* Task to carry out
Copy verbatim the lines running from the line that contains "From the visual" through the final line of the material, both included.

* Dataset rows

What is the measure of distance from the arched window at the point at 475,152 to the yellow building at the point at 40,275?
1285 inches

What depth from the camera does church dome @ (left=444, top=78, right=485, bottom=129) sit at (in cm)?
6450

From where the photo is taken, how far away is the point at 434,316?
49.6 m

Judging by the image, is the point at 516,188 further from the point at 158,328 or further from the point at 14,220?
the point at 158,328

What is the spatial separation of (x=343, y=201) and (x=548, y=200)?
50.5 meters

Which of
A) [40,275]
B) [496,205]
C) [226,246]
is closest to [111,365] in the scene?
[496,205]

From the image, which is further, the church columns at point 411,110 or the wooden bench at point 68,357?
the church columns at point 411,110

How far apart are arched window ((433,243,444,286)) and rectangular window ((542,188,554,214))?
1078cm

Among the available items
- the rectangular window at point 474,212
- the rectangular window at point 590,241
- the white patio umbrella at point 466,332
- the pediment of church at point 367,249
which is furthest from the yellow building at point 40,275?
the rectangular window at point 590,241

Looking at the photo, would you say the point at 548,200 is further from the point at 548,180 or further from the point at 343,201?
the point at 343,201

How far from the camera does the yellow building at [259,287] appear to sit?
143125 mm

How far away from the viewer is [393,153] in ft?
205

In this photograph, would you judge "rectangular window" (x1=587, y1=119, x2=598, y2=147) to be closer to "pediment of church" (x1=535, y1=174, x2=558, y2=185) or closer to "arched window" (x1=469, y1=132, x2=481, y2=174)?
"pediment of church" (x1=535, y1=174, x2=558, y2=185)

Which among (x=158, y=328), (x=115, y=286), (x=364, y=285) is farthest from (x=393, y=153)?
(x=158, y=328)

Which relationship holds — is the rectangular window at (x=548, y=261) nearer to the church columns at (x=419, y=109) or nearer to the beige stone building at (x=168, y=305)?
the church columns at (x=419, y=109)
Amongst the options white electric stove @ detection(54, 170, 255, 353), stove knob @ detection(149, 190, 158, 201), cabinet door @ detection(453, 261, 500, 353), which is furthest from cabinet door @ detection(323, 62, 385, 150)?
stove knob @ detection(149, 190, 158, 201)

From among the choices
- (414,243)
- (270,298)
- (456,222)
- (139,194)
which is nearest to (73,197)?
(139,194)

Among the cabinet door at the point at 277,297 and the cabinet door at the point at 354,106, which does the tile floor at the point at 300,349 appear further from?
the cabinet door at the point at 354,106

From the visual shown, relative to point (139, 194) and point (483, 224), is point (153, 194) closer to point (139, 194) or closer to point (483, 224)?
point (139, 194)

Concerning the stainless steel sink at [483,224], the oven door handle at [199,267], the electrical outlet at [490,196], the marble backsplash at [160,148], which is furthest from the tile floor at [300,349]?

* Written solution
From the visual shown, relative to point (139, 194) and point (483, 224), is point (153, 194) closer to point (139, 194) or closer to point (483, 224)?
point (139, 194)

Concerning the stainless steel sink at [483,224], the oven door handle at [199,267], the electrical outlet at [490,196], the marble backsplash at [160,148], which is furthest from the tile floor at [300,349]?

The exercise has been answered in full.